Continue to Site

Welcome to our site!

Electro Tech is an online community (with over 170,000 members) who enjoy talking about and building electronic circuits, projects and gadgets. To participate you need to register. Registration is free. Click here to register now.

  • Welcome to our site! Electro Tech is an online community (with over 170,000 members) who enjoy talking about and building electronic circuits, projects and gadgets. To participate you need to register. Registration is free. Click here to register now.

free solar panels

Status
Not open for further replies.
Yeah right. I'll be sure to put those free solar panels on the lovely 3 bedroom house I bought free and clear for only $673 using the techniques I bought in a course seen in a late-night infomercial.
 
If this claim is true (it probably was at the time he wrote the book) he still only needs to sell about a thousand books before the supply is all spoken for. It's also likely that when people start asking for them, they'll start charging.

Are you willing to bet $12.95 that he hasn't sold those thousand books yet?
 
The book says,
Buy some solar panels and then recoup your money by selling a book called "How to get solar panels for free".

Mike.
 
how to make a million dollars:
write a book entitled "how to make a million dollars" make it look good and have a big public release...
 
This guy has been on Ebay for years trying to sell this book .Apparently it isn't going as good as he claims LOL. Really how many free solar panels are out there .He also had one about getting free sheets of glass for building solar passive heating.
 
free glass?

Hey, free glass is easy, just go to the beach and waite for a lightening strike, when the lightening hits it melts the sand, and you have glass. Scoop it up before it solidifies, dump it on top of a tank of molten tin,keep it warm , the glass will float and spread out into a sheet, then slide it off the tin and support it while it cools so it stays flat, trim to shape. Voila... free glass. Maybe I could sell a book....
 
phantomroller said:
waite for a lightening strike...
Yep, and something tells me that you won't be getting any free glass anytime soon!
 
Maybe he should give away his book and DVD for free then try to sell you the stuff he gets for free.
 
Real Estate Courses

Oznog said:
Yeah right. I'll be sure to put those free solar panels on the lovely 3 bedroom house I bought free and clear for only $673 using the techniques I bought in a course seen in a late-night infomercial.
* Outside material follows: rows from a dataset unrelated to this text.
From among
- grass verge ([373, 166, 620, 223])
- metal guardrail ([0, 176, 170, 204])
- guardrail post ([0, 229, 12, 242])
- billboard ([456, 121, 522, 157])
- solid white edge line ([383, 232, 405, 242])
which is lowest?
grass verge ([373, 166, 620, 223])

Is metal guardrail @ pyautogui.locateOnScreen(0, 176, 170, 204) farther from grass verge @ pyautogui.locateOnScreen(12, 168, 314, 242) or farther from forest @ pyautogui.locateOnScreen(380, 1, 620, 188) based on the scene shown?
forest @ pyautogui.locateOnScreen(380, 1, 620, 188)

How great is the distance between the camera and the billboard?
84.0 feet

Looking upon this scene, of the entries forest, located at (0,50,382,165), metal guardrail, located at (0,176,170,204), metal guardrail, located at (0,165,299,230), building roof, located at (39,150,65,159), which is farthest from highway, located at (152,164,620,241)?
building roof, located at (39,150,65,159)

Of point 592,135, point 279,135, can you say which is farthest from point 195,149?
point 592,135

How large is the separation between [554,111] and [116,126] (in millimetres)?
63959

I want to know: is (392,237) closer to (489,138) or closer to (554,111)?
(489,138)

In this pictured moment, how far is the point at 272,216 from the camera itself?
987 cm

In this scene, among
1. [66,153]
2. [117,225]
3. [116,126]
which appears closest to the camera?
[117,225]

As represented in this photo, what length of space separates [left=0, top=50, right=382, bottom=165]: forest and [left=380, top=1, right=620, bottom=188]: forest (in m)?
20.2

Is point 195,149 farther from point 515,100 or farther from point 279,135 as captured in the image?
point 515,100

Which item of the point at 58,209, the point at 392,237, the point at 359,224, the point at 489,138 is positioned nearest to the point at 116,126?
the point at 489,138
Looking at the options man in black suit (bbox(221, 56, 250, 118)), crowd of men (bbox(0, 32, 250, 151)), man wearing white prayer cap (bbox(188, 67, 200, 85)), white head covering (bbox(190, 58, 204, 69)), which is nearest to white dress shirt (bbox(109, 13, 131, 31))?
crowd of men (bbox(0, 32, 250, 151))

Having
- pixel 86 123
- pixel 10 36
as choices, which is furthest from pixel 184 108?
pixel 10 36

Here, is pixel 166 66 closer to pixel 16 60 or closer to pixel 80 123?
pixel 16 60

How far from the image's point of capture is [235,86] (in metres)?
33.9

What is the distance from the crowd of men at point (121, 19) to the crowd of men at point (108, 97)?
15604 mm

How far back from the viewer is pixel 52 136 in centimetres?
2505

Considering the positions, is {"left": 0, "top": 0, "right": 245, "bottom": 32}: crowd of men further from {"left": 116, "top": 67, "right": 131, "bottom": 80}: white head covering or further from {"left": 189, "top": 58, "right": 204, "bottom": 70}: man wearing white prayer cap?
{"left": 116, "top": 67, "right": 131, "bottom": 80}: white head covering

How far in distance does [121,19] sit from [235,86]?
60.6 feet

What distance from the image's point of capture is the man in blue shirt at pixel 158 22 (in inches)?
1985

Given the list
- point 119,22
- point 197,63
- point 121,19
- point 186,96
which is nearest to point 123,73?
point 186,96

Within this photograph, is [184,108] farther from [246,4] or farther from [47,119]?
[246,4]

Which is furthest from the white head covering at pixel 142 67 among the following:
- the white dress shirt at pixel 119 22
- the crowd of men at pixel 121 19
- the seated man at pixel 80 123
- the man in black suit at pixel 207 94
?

Gee, I always wondered if those courses actually worked....

hehehehehe...

But, to get back to a semblence of the topic...

How is it that a company can manufacture a DVD player (all the plastic molding, every screw and other hardware, connectors (including an optical interface), precision motors, the ciruit board (fully populated), the wiring harness, a friggin' LASER (for goodness sake), a lens and tracking system, the switches, and a display panel) and then include a remote control, batteries and a set of audio cables, assemble, test, box, ship it halfway around the world and retail it for US$30...and make a profit. But, they can't figure out how to grow or paint photovoltaic materials onto a substrate and connect it up to output the power and make it economically feasable. At least the basic process of converting light to electricity is something that's been done as long as photo light meters have been around (what? Like 75+ years?).
 
crashsite said:
How is it that a company can manufacture a DVD player...

Semiconductors are expensive to produce. Cheap DVD players exist because they use very small amount of semiconductor material. Photovoltaics use a lot. Calculator solar panel uses more silicon than a Pentium processor.
 
Yes that is true, Photovaltic cells use rare and sometimes dangerous elements (cadmium, Germanium, gallium) to get the effect needed, so then they have to pay the feds or whatever the fines for using it.
 
Economies of Scale

felis said:
Calculator solar panel uses more silicon than a Pentium processor.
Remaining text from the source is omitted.